## Exercise goal
Without the pictures, write out all the lines below exactly as they appear.

## Data for processing
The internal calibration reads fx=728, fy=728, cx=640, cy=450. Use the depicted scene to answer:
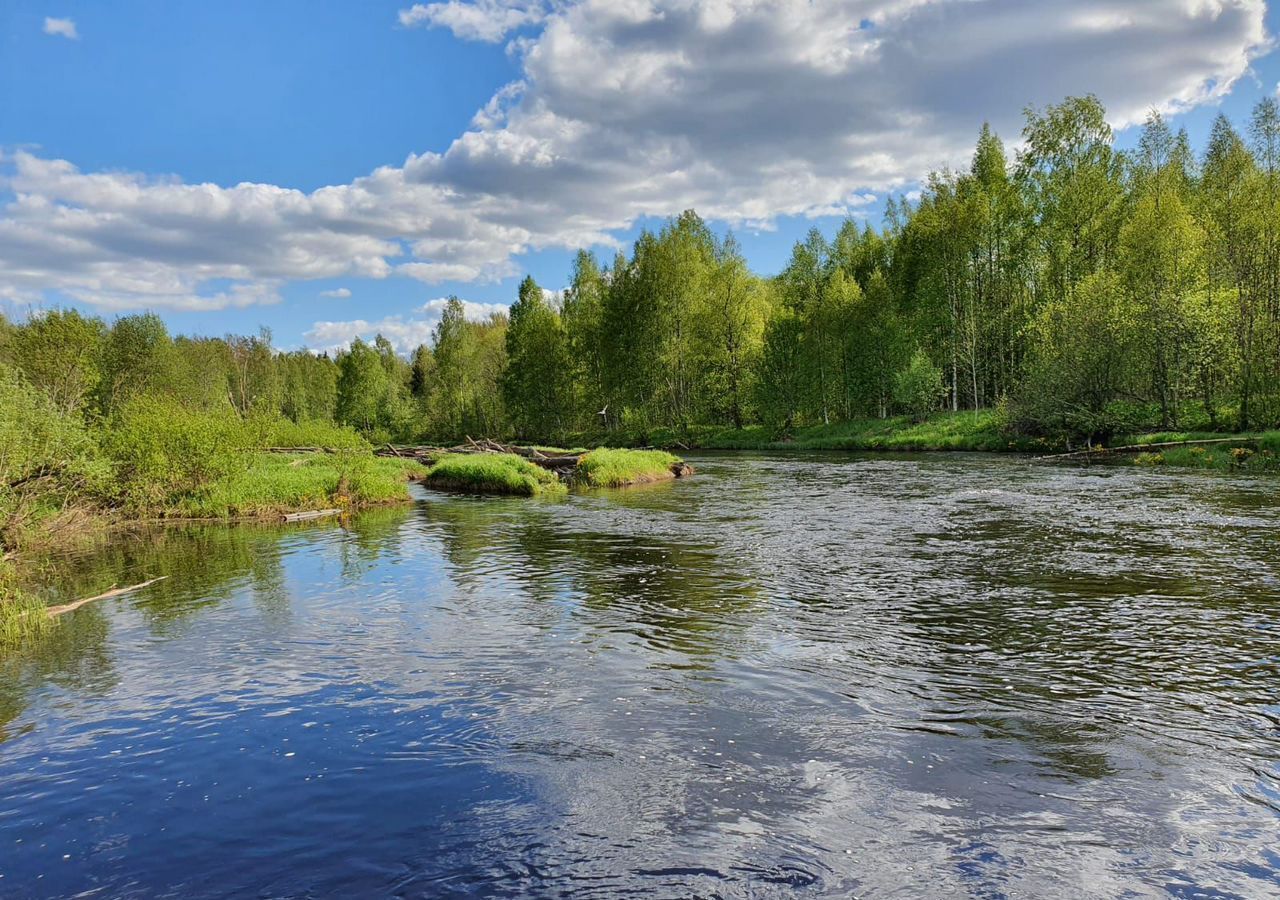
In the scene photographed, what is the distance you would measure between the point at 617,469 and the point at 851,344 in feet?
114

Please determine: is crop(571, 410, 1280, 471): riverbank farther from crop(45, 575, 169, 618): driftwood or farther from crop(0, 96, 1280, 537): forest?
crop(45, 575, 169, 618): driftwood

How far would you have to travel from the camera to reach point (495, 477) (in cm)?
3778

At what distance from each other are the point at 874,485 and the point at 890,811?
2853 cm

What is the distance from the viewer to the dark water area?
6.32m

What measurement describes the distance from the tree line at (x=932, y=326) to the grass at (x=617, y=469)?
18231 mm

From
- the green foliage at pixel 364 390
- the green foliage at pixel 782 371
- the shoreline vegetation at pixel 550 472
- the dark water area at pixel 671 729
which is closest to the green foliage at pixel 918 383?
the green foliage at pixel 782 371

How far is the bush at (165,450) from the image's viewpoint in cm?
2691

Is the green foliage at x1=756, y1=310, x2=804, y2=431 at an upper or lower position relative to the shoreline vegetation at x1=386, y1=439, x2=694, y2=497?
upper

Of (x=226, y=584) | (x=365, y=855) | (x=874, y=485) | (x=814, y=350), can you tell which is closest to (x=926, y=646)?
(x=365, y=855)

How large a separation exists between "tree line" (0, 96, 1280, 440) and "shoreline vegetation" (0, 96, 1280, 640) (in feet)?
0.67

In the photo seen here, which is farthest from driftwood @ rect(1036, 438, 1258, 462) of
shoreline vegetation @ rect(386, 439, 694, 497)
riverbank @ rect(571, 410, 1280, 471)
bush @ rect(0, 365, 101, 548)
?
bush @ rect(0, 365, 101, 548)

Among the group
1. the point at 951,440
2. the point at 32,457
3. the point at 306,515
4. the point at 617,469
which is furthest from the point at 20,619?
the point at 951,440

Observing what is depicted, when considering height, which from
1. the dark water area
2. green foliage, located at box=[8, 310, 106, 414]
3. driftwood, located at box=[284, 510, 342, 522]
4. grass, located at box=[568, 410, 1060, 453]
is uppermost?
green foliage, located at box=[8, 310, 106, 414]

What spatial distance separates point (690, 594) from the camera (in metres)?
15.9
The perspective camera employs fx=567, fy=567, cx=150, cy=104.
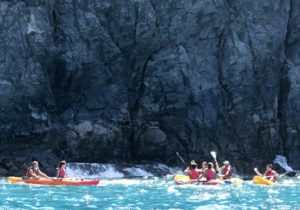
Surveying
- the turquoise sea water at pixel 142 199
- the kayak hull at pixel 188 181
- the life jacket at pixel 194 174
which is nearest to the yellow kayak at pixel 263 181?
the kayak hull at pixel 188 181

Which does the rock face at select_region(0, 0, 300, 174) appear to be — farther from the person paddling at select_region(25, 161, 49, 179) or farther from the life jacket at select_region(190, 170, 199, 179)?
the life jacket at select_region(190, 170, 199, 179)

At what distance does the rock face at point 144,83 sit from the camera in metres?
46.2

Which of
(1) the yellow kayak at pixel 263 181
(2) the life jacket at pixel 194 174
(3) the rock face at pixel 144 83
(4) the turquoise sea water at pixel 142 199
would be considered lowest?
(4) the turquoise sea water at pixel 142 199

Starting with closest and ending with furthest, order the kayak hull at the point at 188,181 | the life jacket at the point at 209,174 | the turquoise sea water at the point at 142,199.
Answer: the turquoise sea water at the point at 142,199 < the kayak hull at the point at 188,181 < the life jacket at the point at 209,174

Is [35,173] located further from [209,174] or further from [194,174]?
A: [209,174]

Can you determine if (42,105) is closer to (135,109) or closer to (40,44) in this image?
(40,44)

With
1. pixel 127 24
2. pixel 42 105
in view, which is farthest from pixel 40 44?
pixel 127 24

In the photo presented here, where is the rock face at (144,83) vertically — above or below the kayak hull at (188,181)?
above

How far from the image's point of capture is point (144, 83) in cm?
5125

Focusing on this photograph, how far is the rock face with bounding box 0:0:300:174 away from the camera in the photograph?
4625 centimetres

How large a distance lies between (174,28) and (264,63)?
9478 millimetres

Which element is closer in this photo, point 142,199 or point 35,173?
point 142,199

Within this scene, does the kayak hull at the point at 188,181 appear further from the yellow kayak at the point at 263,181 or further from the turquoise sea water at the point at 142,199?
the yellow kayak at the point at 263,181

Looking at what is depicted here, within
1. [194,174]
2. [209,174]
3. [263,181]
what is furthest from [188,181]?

## Task output
The internal calibration reads fx=728, fy=728, cx=640, cy=450. Use the depicted scene to answer:
In the scene photographed, what is the distance you would measure between the point at 617,469 and the point at 851,344 in feet?
114

Please determine: is crop(571, 410, 1280, 471): riverbank farther from crop(45, 575, 169, 618): driftwood or farther from crop(0, 96, 1280, 537): forest?
crop(45, 575, 169, 618): driftwood

How far would you have to travel from the camera to reach point (495, 477) (in cm)?
3778

At what distance from each other are the point at 874,485 and the point at 890,811?
2853 cm

What is the distance from the viewer to the dark water area?
6.32m

What measurement describes the distance from the tree line at (x=932, y=326) to the grass at (x=617, y=469)?
18231 mm

From
- the green foliage at pixel 364 390
- the green foliage at pixel 782 371
- the shoreline vegetation at pixel 550 472
- the dark water area at pixel 671 729
which is closest to the green foliage at pixel 918 383?
the green foliage at pixel 782 371

How far is the bush at (165,450) from the image's viewpoint in cm?
2691

Is the green foliage at x1=756, y1=310, x2=804, y2=431 at an upper or lower position relative to the shoreline vegetation at x1=386, y1=439, x2=694, y2=497?
upper

Of (x=226, y=584) | (x=365, y=855) | (x=874, y=485) | (x=814, y=350), can you tell which is closest to (x=926, y=646)?
(x=365, y=855)

How large a separation exists between "tree line" (0, 96, 1280, 440) and "shoreline vegetation" (0, 96, 1280, 640) (in feet)?
0.67

In the photo seen here, which is farthest from driftwood @ rect(1036, 438, 1258, 462) of
shoreline vegetation @ rect(386, 439, 694, 497)
riverbank @ rect(571, 410, 1280, 471)
bush @ rect(0, 365, 101, 548)
?
bush @ rect(0, 365, 101, 548)

Among the group
1. the point at 951,440
2. the point at 32,457
3. the point at 306,515
4. the point at 617,469
which is furthest from the point at 20,619?
the point at 951,440

Observing what is depicted, when considering height, which from
1. the dark water area
2. green foliage, located at box=[8, 310, 106, 414]
3. driftwood, located at box=[284, 510, 342, 522]
4. grass, located at box=[568, 410, 1060, 453]
is uppermost?
green foliage, located at box=[8, 310, 106, 414]

What spatial distance separates point (690, 594) from the camera (in metres)?
15.9
The perspective camera employs fx=567, fy=567, cx=150, cy=104.
Surveying
- the turquoise sea water at pixel 142 199
- the kayak hull at pixel 188 181
- the life jacket at pixel 194 174
which is nearest to the yellow kayak at pixel 263 181?
the kayak hull at pixel 188 181

Which does the rock face at select_region(0, 0, 300, 174) appear to be — farther from the person paddling at select_region(25, 161, 49, 179) or farther from the life jacket at select_region(190, 170, 199, 179)?
the life jacket at select_region(190, 170, 199, 179)

At what distance does the rock face at point 144,83 sit from the camera in metres?
46.2

Which of
(1) the yellow kayak at pixel 263 181
(2) the life jacket at pixel 194 174
(3) the rock face at pixel 144 83
(4) the turquoise sea water at pixel 142 199
would be considered lowest?
(4) the turquoise sea water at pixel 142 199

Starting with closest and ending with furthest, order the kayak hull at the point at 188,181 | the life jacket at the point at 209,174 | the turquoise sea water at the point at 142,199.
Answer: the turquoise sea water at the point at 142,199 < the kayak hull at the point at 188,181 < the life jacket at the point at 209,174

Is [35,173] located further from [209,174] or further from [194,174]?
A: [209,174]

Can you determine if (42,105) is closer to (135,109) or closer to (40,44) in this image?
(40,44)

With
1. pixel 127 24
2. pixel 42 105
in view, which is farthest from pixel 40 44?
pixel 127 24

In the photo presented here, where is the rock face at (144,83) vertically — above or below the kayak hull at (188,181)?
above

How far from the image's point of capture is point (144, 83) in cm?
5125

Focusing on this photograph, how far is the rock face with bounding box 0:0:300:174 away from the camera in the photograph?
4625 centimetres

How large a distance lies between (174,28) and (264,63)?
9478 millimetres

Which element is closer in this photo, point 142,199 or point 35,173?
point 142,199

Within this scene, does the kayak hull at the point at 188,181 appear further from the yellow kayak at the point at 263,181 or further from the turquoise sea water at the point at 142,199?
the yellow kayak at the point at 263,181

Looking at what is depicted here, within
1. [194,174]
2. [209,174]
3. [263,181]
what is furthest from [188,181]?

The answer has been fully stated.